Kosmos 17
- Mission type: Technology Radiation
- COSPAR ID: 1963-017A
- SATCAT no.: 00580
- Mission duration: 741 days

Spacecraft properties
- Spacecraft type: DS-A1
- Manufacturer: Yuzhnoye
- Launch mass: 322 kg

Start of mission
- Launch date: 22 May 1963, 03:07:00 GMT
- Rocket: Kosmos-2I 63S1
- Launch site: Kapustin Yar, Mayak-2
- Contractor: Yuzhnoye

End of mission
- Decay date: 2 June 1965

Orbital parameters
- Reference system: Geocentric
- Regime: Low Earth
- Perigee altitude: 260 km
- Apogee altitude: 788 km
- Inclination: 49.0°
- Period: 94.8 minutes
- Epoch: 22 May 1963

= Kosmos 17 =

Societ technology demonstration satellite

Kosmos 17 (Космос 17 meaning Cosmos 17), also known as DS-A1 No.2 was a technology demonstration satellite which was launched by the Soviet Union in 1963. It was launched as part of the Dnepropetrovsk Sputnik programme.
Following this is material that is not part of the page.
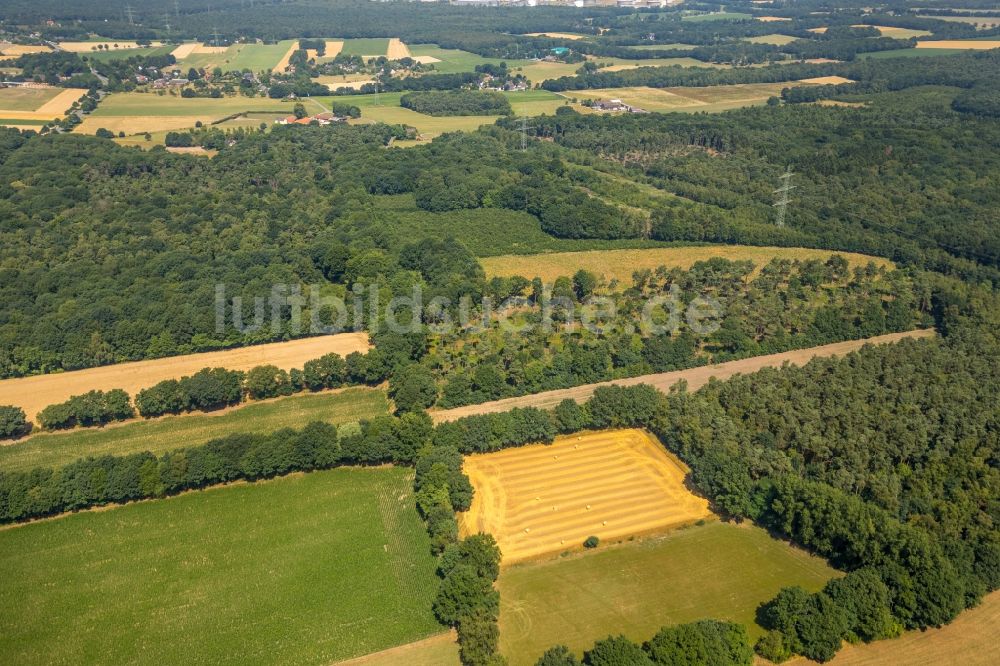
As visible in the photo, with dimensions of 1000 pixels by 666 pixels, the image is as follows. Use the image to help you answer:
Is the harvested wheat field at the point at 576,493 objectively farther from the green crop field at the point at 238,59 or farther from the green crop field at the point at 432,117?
the green crop field at the point at 238,59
Its primary mission was to demonstrate technologies for future Soviet military satellites. It also conducted radiation experiments.

==Spacecraft==
The DS-A1 satellites were developed by Yuzhnoye to test the techniques and equipment for communication and navigation systems and performed radiation measurements. It had a mass of 322 kg.

==Launch==
Kosmos 17 was launched aboard a Kosmos-2I 63S1 rocket, flying from pad 2 of the Mayak-2 at Kapustin Yar. The launch occurred at 03:07:00 GMT on 22 May 1963.

==Mission==
Kosmos 17 was placed into a low Earth orbit with a perigee of 260 km, an apogee of 788 km, 49.0° of inclination, and an orbital period of 94.8 minutes. It decayed on 2 June 1965. Kosmos 17 was the second of seven DS-A1 satellites to be launched. The previous DS-A1 was Kosmos 11. The next two DS-A1 launches failed (22 August 1963 and 24 October 1963), before Kosmos 53 successfully reached orbit on 30 January 1965. The technological experiments aboard Kosmos 17 were tests of communications and navigation systems which were later used on the GLONASS system.